Altın güvenli liman kimliğini kaybetti mi?
BIS, altının hisse senetleriyle paralel şekilde yükselmesinin tarihsel açıdan olağan dışı olduğunu belirterek bu senaryonun “yarım asra yakın süredir gözlemlenmeyen bir anomali” olduğunu aktardı. Kurumun Para ve Ekonomik Departmanı Başkanı Hyun Song Shin, üç aylık piyasa değerlendirmesinde çarpıcı ifadeler kullandı.
“Altın artık riskli varlıklarla aynı ritimde hareket ediyor”
Shin değerlendirmesinde, altının geleneksel hareket kalıplarından koptuğunu şu sözlerle anlattı:
“Altın fiyatları, risk iştahıyla yükselen varlıklarla birlikte yukarı gidiyor. Bu durum, altının güvenli liman karakterinden uzaklaştığını ortaya koyuyor. Bugün altın çok daha spekülatif bir yatırım niteliği taşıyor.”
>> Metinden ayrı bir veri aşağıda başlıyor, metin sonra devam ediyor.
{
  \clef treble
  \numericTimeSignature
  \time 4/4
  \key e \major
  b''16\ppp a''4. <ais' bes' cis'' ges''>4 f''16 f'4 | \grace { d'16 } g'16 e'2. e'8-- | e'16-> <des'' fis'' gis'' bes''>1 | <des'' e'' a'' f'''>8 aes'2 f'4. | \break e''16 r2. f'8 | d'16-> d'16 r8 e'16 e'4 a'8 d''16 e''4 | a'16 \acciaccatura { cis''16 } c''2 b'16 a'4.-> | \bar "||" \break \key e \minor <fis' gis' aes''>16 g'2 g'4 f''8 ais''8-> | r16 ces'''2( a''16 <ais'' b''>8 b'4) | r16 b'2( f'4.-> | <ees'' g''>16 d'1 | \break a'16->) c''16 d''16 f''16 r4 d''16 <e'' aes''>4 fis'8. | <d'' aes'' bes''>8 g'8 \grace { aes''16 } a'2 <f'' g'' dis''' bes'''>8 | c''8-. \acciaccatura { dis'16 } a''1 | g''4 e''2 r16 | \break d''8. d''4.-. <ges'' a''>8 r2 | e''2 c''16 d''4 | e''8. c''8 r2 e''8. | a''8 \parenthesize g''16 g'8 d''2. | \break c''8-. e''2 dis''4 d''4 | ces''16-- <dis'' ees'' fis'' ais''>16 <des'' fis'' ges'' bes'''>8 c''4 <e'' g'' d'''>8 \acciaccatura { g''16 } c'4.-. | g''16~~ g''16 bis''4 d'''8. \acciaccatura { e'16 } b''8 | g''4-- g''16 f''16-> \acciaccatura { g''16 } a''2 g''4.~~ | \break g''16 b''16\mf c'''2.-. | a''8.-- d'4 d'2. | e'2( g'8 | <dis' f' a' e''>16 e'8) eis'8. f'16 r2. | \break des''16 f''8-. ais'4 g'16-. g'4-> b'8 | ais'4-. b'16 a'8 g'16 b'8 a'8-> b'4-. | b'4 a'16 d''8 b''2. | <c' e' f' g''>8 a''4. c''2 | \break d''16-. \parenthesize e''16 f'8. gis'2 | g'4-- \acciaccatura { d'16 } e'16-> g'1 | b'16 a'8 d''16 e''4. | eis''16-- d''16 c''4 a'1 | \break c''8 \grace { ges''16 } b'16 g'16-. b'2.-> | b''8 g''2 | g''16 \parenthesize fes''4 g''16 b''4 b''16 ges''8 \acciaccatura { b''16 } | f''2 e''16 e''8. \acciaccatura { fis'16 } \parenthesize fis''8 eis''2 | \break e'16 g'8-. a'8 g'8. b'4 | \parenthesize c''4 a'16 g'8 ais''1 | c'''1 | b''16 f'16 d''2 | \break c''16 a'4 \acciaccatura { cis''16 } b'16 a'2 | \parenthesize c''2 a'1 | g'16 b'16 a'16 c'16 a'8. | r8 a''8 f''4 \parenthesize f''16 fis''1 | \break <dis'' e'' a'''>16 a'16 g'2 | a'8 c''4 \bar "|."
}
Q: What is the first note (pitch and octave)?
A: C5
Bloomberg verilerine göre külçe altın, eylül ayının başından itibaren yaklaşık yüzde 20 oranında prim yaparak yatırımcı ilgisini üzerine çekti. BIS, bu talebin bir bölümünün “altına dair sansasyonel haberlerin oluşturduğu algı” tarafından beslendiğini de not ediyor.
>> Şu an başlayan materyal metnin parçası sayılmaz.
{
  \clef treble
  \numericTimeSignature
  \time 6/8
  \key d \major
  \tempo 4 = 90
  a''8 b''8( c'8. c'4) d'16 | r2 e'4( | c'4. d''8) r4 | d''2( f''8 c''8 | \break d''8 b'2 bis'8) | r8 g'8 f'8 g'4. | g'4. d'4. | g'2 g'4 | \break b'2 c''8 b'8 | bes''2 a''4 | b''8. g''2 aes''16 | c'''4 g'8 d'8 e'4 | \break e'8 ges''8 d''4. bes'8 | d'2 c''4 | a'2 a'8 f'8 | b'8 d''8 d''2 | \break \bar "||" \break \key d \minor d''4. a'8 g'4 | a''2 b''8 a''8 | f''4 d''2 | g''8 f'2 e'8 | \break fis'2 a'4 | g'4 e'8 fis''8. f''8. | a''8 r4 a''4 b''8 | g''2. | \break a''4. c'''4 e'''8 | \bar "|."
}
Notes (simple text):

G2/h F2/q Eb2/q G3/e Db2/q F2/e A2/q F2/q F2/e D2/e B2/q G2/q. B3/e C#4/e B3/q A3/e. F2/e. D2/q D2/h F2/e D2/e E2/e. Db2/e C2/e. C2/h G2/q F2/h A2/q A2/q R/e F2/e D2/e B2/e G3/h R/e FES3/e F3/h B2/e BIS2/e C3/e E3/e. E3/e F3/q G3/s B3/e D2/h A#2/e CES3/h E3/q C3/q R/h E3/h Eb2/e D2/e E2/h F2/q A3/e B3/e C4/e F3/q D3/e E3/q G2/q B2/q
Altındaki ralli hangi faktörlerden güç aldı?
Raporda altın fiyatlarındaki çıkışı besleyen iki temel dinamik öne çıkarılıyor:
-
Faiz indirimine yönelik beklentilerin artması, küresel piyasalarda risk alma isteğini güçlendirdi. Ekonomik görünümdeki tedirginliğin kısmen hafiflemesi, büyük yatırımcıların alternatif arayışını altına yönlendirdi.
-
ABD borsalarının nisandaki Trump tarifeleri sonrası dipten dönerek sert bir ralli başlatması, özellikle teknoloji ve yapay zeka odaklı şirketlerde hızlı değer artışlarına yol açtı. Ancak buna karşın yüksek değerleme tartışmaları devam ediyor.
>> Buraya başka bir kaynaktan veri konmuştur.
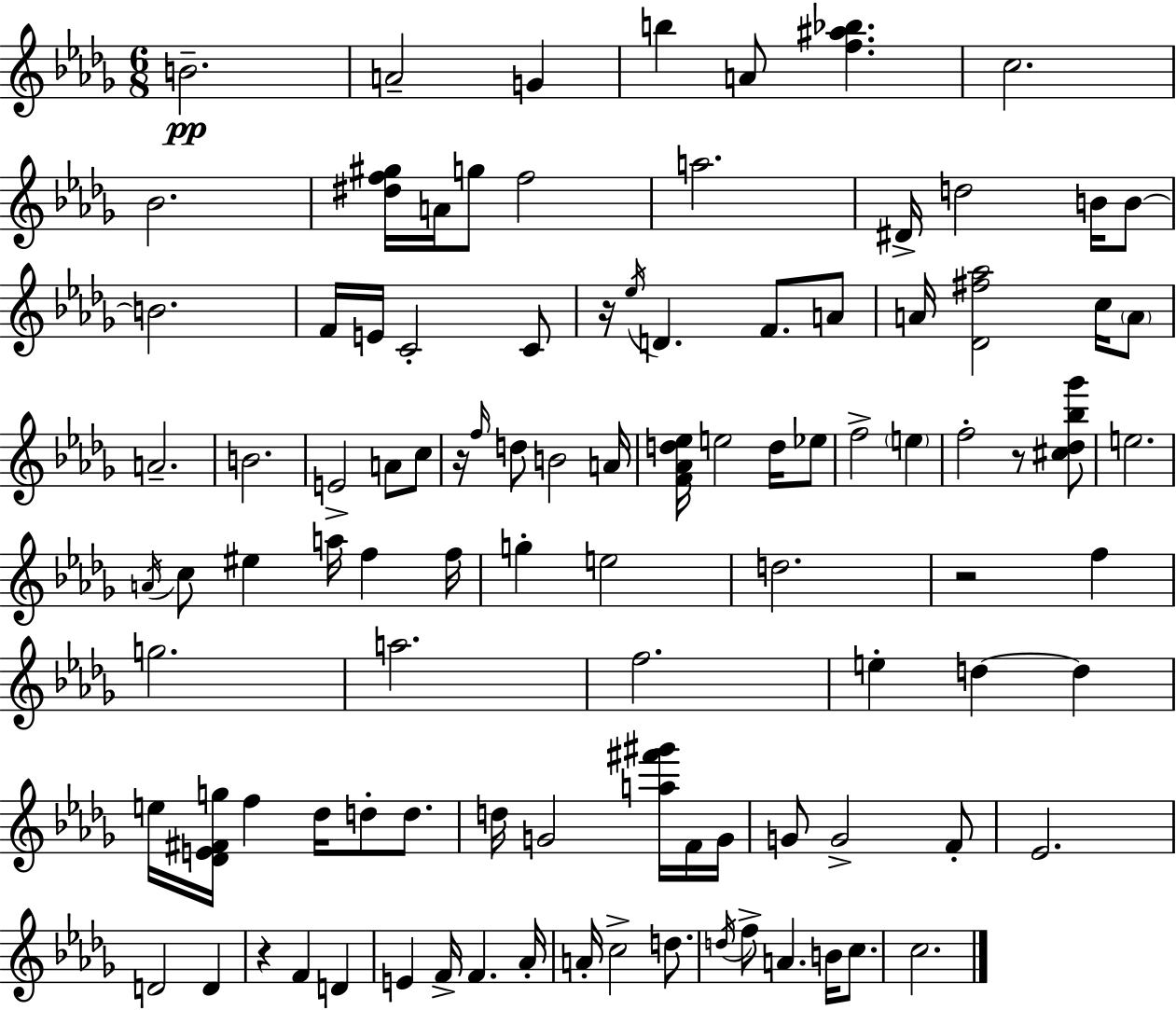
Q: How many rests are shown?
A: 5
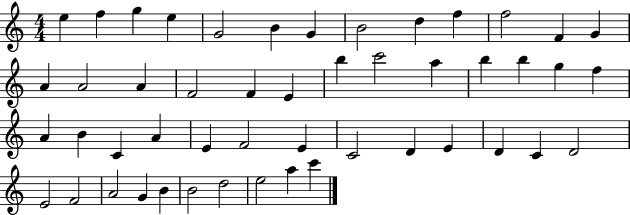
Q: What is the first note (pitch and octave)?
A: E5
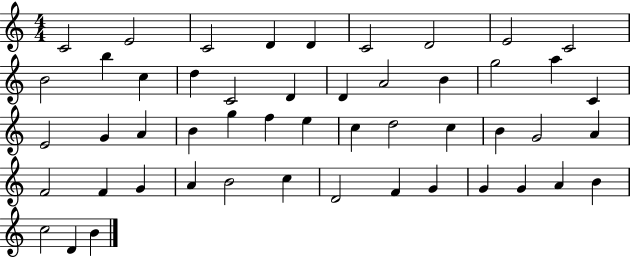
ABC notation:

X:1
T:Untitled
M:4/4
L:1/4
K:C
C2 E2 C2 D D C2 D2 E2 C2 B2 b c d C2 D D A2 B g2 a C E2 G A B g f e c d2 c B G2 A F2 F G A B2 c D2 F G G G A B c2 D B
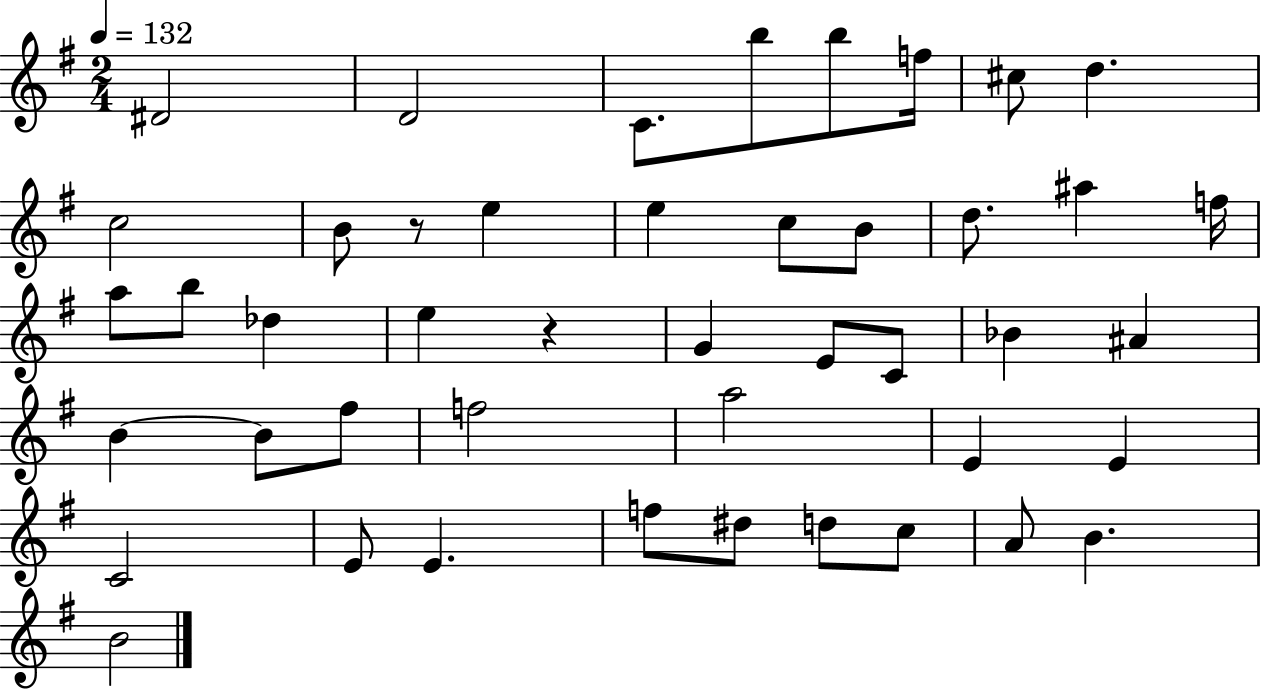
{
  \clef treble
  \numericTimeSignature
  \time 2/4
  \key g \major
  \tempo 4 = 132
  dis'2 | d'2 | c'8. b''8 b''8 f''16 | cis''8 d''4. | \break c''2 | b'8 r8 e''4 | e''4 c''8 b'8 | d''8. ais''4 f''16 | \break a''8 b''8 des''4 | e''4 r4 | g'4 e'8 c'8 | bes'4 ais'4 | \break b'4~~ b'8 fis''8 | f''2 | a''2 | e'4 e'4 | \break c'2 | e'8 e'4. | f''8 dis''8 d''8 c''8 | a'8 b'4. | \break b'2 | \bar "|."
}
“Patlayıcı bölge” uyarısı: Düzeltme kapıda olabilir
BIS, altın ve hisse senetlerinin aynı anda aşırı değerlenme sinyalleri vermesinin oldukça nadir görülen bir piyasa davranışı olduğuna dikkat çekerek iki varlığın da “patlayıcı bölge” olarak tanımlanan alana girdiğini belirtti.
Kurumun değerlendirmesine göre bu tür dönemler, genellikle ani ve sert düzeltmelerle sonuçlanabiliyor:
“Patlayıcı bir yükselişin ardından balon, çoğu zaman hızlı bir şekilde sönerek fiyatlarda keskin bir düşüşe neden olur.”
BIS, geçmişten örnek olarak 1980’deki altın balonunu hatırlattı ancak her düzeltmenin aynı şiddette gerçekleşmeyeceğini, kimi zaman geri çekilmelerin uzun bir zamana yayılarak yaşanabileceğini de ekledi.